Ms. POLGREEN: He had not written anything on this subject yet. From what he has told me, it sounds like he is working on a very large piece looking at the life of politics and culture of people who live in the arid band of Africa known as the Sahel. So he actually wasn't even particularly writing about Darfur. Eastern Chad happened to be the starting point for this long reporting trip that he was taking.

INSKEEP: You said what he has told you. Have you had a chance to speak with him?

Ms. POLGREEN: Yes, I've been able to visit with him several times. He is being held in a cell next to the courthouse along with his interpreter and driver, who are both Chadians. He has been able to receive visitors, particularly in the evening. And I've been able to see him several times.

INSKEEP: This is the courthouse in the state capital, of the state where you are?

Ms. POLGREEN: In al-Fashir. Yes, that's correct.

INSKEEP: Okay. And the conditions, how are they for him?

Ms. POLGREEN: The conditions that he's been held in have steadily improved. Apparently, they were in very harsh conditions when they were first held by the rebel group, and then also terrible conditions in a very crowded cell when they were held by the government intelligence. But now they're actually in the custody of the judicial police, and they are in a cell that's used as a holding cell. And I think that the treatment that they've been receiving has been a lot better.

We were able to bring him some grilled chicken last night for dinner, and people have been able to bring food and water and things like that from the outside. So he's able to get access to toilets and things like that. So things I think are much improved from what they were just a few days ago, even.

INSKEEP: You know, I hesitate to use the word normal in a situation where things are so seemingly out of control, but is it normal for a journalist to be detained like this in that part of Sudan?

Ms. POLGREEN: No, I wouldn't say so. This practice of passing into Darfur -into rebel-controlled territory from Chad - has actually been quite common. It's very difficult to get a visa to come to Sudan. It's very difficult to get permits to access Darfur, so reporters have been invited in by rebel groups.

But now something new seems to be happening, and this is a result of the sort of confused situation on the ground, that you have alliances shifting. Some groups are siding with the government, and other groups are saying we're going to fight on. And so what used to be a fairly safe route to come into Darfur has become quite perilous. So this is now the third Westerner who's been detained in this way in the past month.

INSKEEP: Who are the other two and what's their situation?

Ms. POLGREEN: Well, one is a college student who was also working as a freelance photographer in the region. Because he was very young and didn't appear to have a lot of information with him, was - I think under an arrangement reached by the United States Embassy - allowed to plead to the immigration charge and then simply deported.

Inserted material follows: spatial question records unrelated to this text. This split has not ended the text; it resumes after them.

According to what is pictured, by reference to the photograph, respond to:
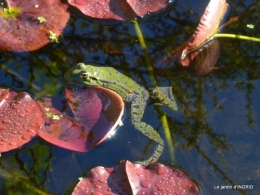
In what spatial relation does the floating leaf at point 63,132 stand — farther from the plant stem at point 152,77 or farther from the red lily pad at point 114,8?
the red lily pad at point 114,8

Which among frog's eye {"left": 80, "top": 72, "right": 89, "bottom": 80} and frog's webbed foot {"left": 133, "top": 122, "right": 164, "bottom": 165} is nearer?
frog's webbed foot {"left": 133, "top": 122, "right": 164, "bottom": 165}

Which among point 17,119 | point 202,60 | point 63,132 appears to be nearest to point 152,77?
point 202,60

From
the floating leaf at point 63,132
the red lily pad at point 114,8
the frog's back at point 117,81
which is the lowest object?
the floating leaf at point 63,132

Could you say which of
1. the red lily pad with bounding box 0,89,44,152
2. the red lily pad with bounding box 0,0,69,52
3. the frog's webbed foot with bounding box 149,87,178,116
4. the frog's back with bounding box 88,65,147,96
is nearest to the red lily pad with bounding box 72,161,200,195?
the red lily pad with bounding box 0,89,44,152

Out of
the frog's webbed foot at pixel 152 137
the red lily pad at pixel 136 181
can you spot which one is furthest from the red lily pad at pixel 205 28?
the red lily pad at pixel 136 181

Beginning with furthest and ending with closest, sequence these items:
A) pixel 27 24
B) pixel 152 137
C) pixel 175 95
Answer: pixel 175 95, pixel 27 24, pixel 152 137

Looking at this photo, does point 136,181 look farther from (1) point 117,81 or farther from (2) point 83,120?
(1) point 117,81

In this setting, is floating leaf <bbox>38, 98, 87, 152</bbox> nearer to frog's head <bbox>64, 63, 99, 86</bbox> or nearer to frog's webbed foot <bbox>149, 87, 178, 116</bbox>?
frog's head <bbox>64, 63, 99, 86</bbox>
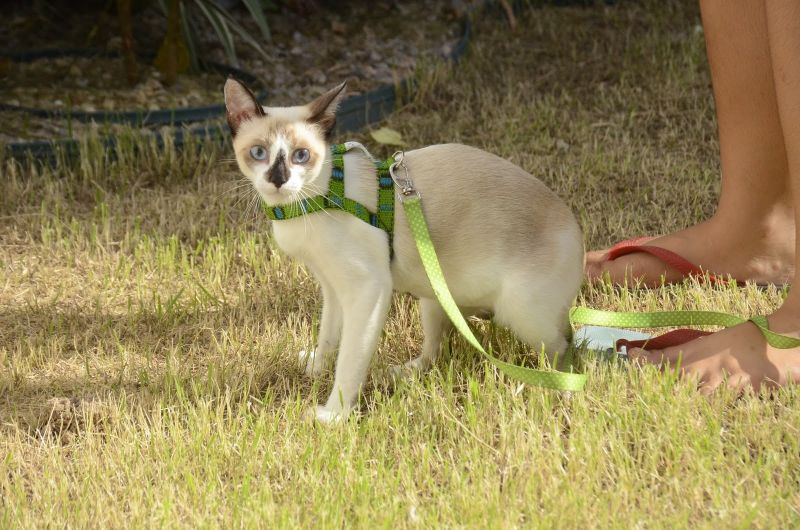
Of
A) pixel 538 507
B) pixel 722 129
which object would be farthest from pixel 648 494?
pixel 722 129

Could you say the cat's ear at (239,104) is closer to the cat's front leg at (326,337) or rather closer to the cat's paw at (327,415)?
the cat's front leg at (326,337)

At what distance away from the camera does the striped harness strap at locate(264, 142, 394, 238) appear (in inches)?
96.4

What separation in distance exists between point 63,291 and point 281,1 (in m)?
2.79

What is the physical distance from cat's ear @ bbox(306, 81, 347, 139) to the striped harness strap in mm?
96

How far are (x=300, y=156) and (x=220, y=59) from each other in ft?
9.62

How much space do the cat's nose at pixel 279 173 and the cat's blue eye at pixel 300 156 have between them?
0.15 ft

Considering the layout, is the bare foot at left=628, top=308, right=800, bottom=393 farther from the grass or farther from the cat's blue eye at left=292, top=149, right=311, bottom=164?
the cat's blue eye at left=292, top=149, right=311, bottom=164

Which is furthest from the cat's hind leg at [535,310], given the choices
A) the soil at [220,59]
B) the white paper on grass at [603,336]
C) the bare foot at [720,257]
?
the soil at [220,59]

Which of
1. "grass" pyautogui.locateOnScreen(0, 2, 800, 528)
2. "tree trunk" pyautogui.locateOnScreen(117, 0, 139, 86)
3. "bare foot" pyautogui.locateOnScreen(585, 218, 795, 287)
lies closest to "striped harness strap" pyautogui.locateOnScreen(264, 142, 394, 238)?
"grass" pyautogui.locateOnScreen(0, 2, 800, 528)

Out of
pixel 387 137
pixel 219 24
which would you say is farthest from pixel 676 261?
pixel 219 24

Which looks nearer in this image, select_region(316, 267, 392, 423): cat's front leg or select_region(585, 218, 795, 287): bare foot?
select_region(316, 267, 392, 423): cat's front leg

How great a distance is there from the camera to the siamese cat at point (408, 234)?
2438 mm

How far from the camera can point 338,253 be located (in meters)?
2.44

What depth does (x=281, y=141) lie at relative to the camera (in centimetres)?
240
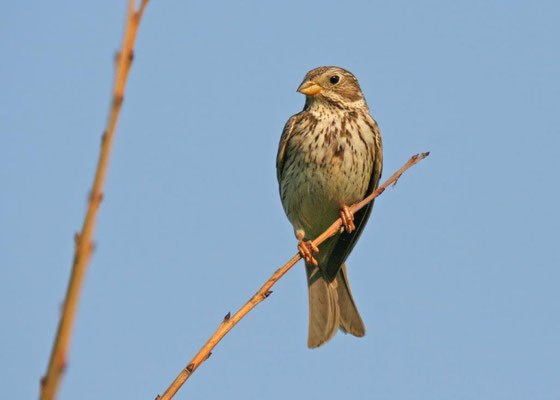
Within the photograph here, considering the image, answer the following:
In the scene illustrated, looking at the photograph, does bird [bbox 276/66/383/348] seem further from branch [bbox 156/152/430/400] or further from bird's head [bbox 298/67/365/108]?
branch [bbox 156/152/430/400]

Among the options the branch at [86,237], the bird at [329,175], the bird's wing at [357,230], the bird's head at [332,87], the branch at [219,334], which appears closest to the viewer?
the branch at [86,237]

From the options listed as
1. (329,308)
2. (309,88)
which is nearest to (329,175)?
(309,88)

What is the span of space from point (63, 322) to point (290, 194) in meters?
5.89

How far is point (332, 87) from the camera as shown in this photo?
7129mm

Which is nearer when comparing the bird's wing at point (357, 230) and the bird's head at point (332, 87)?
the bird's wing at point (357, 230)

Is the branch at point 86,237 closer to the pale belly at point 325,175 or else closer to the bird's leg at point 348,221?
the bird's leg at point 348,221

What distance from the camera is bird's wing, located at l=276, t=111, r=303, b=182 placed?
22.9ft

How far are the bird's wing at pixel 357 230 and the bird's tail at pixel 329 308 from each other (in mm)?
86

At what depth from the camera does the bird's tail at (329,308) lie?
6.29m

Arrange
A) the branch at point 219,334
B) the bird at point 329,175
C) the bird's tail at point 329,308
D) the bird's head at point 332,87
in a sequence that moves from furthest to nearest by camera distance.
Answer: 1. the bird's head at point 332,87
2. the bird at point 329,175
3. the bird's tail at point 329,308
4. the branch at point 219,334

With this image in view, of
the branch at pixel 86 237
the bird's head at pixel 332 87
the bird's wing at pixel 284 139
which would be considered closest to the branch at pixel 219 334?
the branch at pixel 86 237

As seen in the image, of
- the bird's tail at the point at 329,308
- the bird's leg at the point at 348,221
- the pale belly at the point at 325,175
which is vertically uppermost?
the pale belly at the point at 325,175

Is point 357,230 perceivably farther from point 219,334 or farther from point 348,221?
point 219,334

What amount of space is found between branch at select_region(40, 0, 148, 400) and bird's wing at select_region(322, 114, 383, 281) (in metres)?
5.70
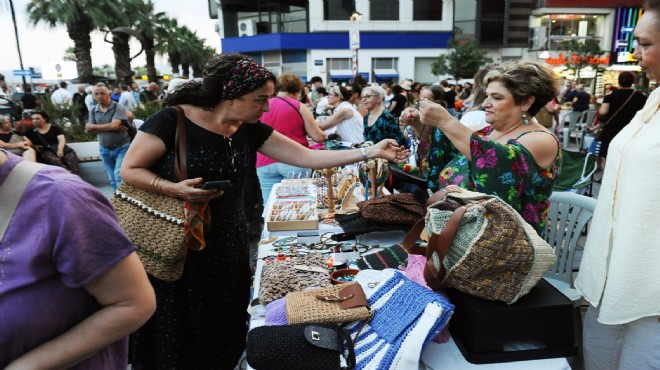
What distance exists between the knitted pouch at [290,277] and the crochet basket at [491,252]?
0.59 meters

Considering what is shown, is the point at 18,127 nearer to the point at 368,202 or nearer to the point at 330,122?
the point at 330,122

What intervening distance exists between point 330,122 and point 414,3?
33.6 meters

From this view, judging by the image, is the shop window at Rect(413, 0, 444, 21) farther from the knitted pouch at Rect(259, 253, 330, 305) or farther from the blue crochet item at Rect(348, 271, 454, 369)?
the blue crochet item at Rect(348, 271, 454, 369)

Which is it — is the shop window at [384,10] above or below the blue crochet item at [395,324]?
above

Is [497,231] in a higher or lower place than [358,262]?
higher

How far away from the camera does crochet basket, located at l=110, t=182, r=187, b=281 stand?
1.96 meters

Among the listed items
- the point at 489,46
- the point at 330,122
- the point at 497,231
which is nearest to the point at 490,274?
the point at 497,231

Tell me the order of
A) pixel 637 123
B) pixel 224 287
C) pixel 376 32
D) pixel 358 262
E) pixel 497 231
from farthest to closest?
pixel 376 32 < pixel 224 287 < pixel 358 262 < pixel 637 123 < pixel 497 231

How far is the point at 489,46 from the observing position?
37344 millimetres

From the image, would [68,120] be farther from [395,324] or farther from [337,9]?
[337,9]

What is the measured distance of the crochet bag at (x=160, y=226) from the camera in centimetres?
197

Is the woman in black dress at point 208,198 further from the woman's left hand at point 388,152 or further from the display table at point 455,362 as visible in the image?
the display table at point 455,362

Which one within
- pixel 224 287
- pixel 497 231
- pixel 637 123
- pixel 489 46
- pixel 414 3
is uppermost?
pixel 414 3

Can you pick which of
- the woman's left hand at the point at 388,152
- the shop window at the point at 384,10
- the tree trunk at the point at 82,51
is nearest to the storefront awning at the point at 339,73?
the shop window at the point at 384,10
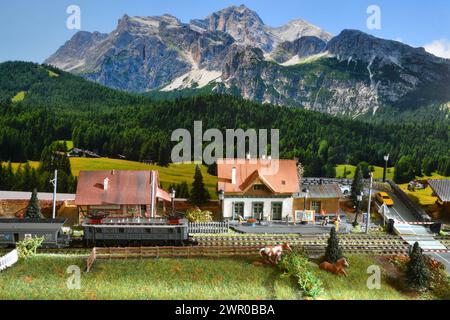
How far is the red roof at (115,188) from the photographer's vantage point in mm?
38594

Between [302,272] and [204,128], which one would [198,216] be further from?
[204,128]

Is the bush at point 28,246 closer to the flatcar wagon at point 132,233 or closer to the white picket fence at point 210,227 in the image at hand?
the flatcar wagon at point 132,233

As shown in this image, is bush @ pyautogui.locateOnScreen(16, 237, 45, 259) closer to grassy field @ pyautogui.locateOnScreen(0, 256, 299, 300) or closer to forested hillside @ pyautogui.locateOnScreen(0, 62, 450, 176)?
grassy field @ pyautogui.locateOnScreen(0, 256, 299, 300)

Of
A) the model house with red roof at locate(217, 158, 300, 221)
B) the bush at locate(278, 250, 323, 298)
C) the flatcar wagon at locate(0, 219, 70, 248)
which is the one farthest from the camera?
the model house with red roof at locate(217, 158, 300, 221)

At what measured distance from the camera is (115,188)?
130 feet

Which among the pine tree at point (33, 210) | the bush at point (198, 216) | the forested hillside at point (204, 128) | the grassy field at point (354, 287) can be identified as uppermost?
the forested hillside at point (204, 128)

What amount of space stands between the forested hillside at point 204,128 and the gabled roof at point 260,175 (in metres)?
27.9

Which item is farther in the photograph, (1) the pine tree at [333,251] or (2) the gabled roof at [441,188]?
(2) the gabled roof at [441,188]

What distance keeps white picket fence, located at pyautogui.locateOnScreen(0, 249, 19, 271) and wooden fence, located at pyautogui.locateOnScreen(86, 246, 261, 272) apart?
5.02m

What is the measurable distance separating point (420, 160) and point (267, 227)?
5046cm

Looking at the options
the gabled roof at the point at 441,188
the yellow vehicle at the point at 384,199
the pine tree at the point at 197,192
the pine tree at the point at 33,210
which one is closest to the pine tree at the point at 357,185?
the yellow vehicle at the point at 384,199

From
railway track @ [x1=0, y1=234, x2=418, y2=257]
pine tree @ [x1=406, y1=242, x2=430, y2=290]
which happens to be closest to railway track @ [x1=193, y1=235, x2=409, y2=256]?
railway track @ [x1=0, y1=234, x2=418, y2=257]

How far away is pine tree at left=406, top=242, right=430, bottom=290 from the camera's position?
27.1m
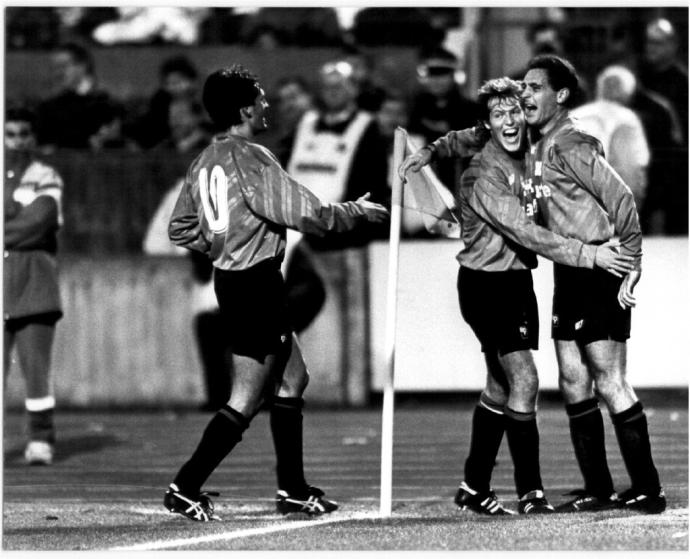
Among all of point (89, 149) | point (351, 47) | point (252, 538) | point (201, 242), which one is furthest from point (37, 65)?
point (252, 538)

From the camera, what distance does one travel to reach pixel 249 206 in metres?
8.71

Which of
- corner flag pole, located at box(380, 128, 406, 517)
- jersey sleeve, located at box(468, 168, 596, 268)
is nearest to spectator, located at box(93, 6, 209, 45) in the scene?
corner flag pole, located at box(380, 128, 406, 517)

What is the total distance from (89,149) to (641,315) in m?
4.69

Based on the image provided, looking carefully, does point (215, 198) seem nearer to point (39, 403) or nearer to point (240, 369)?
point (240, 369)

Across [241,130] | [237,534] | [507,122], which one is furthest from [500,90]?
[237,534]

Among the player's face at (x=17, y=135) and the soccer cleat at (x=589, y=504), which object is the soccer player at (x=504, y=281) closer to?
the soccer cleat at (x=589, y=504)

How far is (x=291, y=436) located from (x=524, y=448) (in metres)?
1.13

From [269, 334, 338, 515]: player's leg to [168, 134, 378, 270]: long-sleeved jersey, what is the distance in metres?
0.54

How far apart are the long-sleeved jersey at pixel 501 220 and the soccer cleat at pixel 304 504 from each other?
1.34 meters

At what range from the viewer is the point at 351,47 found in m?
16.5

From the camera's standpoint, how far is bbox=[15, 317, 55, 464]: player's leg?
1212cm

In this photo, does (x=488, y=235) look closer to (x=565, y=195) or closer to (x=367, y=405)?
(x=565, y=195)

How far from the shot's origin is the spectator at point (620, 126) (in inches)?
561

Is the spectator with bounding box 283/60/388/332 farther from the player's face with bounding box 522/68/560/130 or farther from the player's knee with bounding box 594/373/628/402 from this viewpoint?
the player's knee with bounding box 594/373/628/402
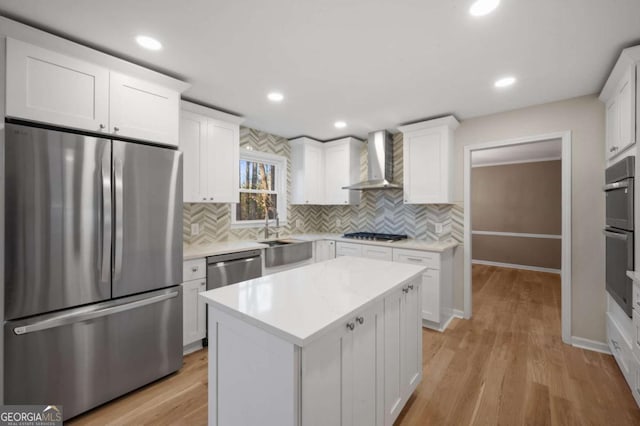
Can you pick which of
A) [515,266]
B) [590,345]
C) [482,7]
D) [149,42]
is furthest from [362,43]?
[515,266]

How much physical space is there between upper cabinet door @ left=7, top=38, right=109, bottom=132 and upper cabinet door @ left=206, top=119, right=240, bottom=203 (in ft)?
3.54

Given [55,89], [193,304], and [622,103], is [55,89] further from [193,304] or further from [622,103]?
[622,103]

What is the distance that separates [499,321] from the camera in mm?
3217

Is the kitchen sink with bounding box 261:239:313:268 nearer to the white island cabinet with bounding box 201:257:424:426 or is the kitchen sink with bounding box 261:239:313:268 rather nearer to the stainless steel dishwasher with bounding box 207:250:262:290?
the stainless steel dishwasher with bounding box 207:250:262:290

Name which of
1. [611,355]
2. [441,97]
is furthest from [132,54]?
[611,355]

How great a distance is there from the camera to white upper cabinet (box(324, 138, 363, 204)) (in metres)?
4.24

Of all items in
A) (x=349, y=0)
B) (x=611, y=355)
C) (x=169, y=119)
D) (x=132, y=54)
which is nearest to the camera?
(x=349, y=0)

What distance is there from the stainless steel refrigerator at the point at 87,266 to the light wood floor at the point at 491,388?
0.21 metres

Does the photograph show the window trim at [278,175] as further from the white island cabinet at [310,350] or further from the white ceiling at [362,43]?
the white island cabinet at [310,350]


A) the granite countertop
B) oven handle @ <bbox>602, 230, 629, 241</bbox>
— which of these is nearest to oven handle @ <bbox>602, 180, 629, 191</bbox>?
oven handle @ <bbox>602, 230, 629, 241</bbox>

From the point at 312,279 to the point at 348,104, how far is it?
81.9 inches

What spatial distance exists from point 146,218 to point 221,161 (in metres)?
1.21

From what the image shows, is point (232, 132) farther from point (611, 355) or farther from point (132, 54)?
point (611, 355)

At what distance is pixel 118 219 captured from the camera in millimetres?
1865
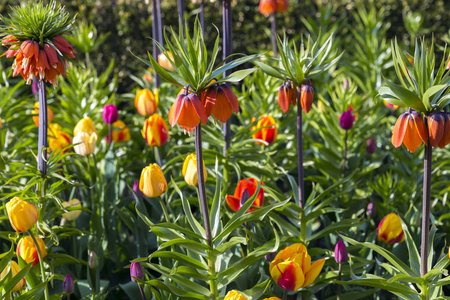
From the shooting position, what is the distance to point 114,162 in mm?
2428

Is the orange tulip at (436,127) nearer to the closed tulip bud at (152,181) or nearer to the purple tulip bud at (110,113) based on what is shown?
the closed tulip bud at (152,181)

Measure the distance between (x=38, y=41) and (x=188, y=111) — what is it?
63 cm

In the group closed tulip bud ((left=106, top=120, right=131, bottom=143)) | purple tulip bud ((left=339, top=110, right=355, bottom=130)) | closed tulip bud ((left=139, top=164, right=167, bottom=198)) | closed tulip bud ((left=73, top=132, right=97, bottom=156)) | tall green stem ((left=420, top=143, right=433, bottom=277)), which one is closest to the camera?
tall green stem ((left=420, top=143, right=433, bottom=277))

The other fellow's situation is much, much more serious. He's a Slovenian filmmaker and activist named Tomo Kriznar who has been convicted on charges very similar to the ones that Paul Salopek faces, and is currently serving two years in Shala(ph) prison. Conditions are apparently quite bad.

INSKEEP: Ms. Polgreen, thanks very much.

Ms. POLGREEN: My pleasure.

INSKEEP: Lydia Polgreen is a reporter for the New York Times.